> EXERCISE BRIEF
Exact duplicates of the lines from the top of the data through the line containing "category: elephant" are needed, with every picture left out.

> EXERCISE DATA
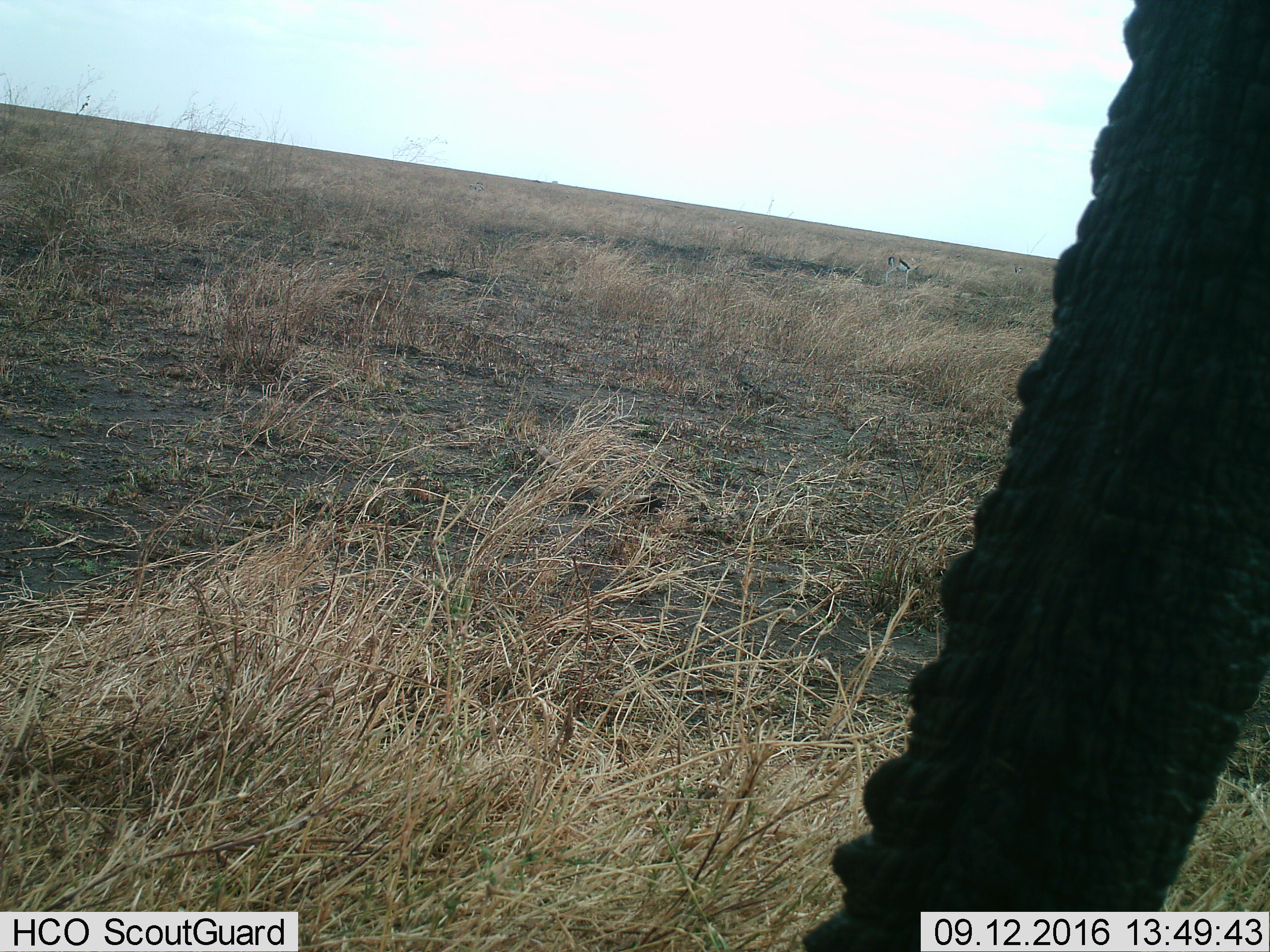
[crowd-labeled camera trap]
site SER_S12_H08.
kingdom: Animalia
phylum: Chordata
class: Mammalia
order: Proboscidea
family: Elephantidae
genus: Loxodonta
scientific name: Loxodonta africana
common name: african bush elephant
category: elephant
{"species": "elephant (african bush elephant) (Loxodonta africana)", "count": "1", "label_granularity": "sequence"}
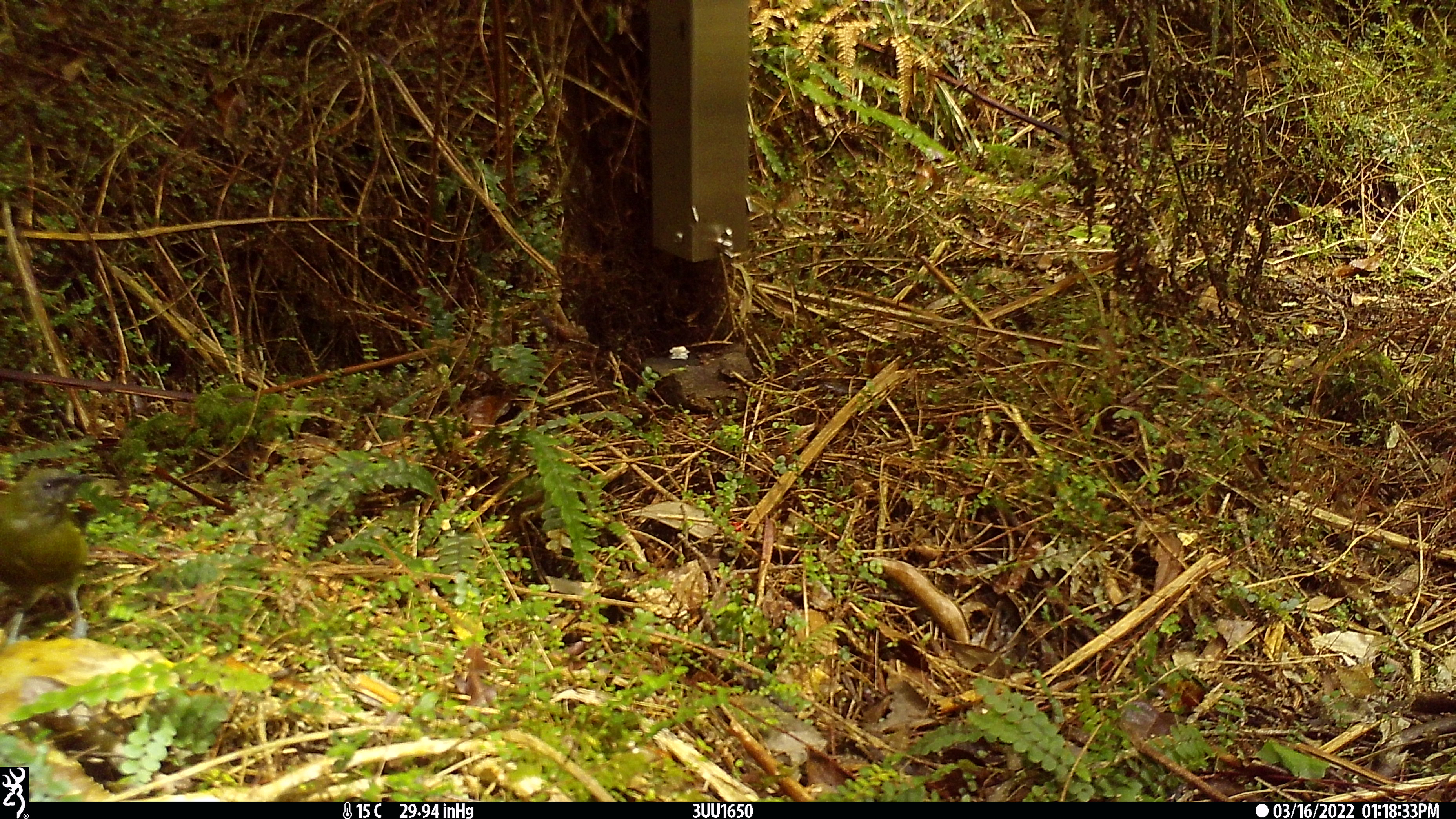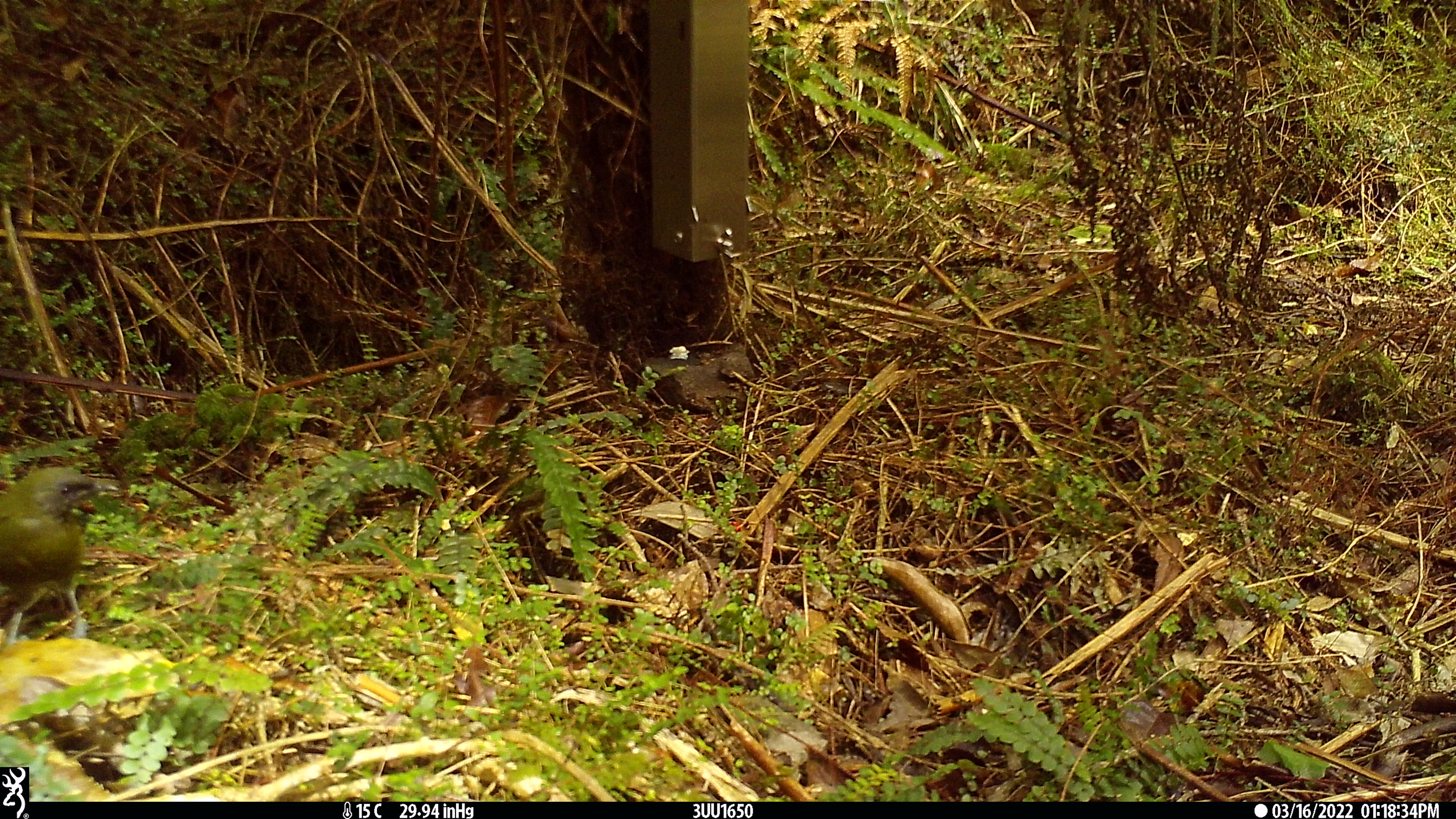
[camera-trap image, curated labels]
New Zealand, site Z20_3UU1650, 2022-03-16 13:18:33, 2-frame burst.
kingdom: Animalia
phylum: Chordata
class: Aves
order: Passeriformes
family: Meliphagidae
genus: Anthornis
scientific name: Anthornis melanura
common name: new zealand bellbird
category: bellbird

> WORKED SOLUTION
[crowd-labeled camera trap]
site SER_S12_H08.
kingdom: Animalia
phylum: Chordata
class: Mammalia
order: Proboscidea
family: Elephantidae
genus: Loxodonta
scientific name: Loxodonta africana
common name: african bush elephant
category: elephant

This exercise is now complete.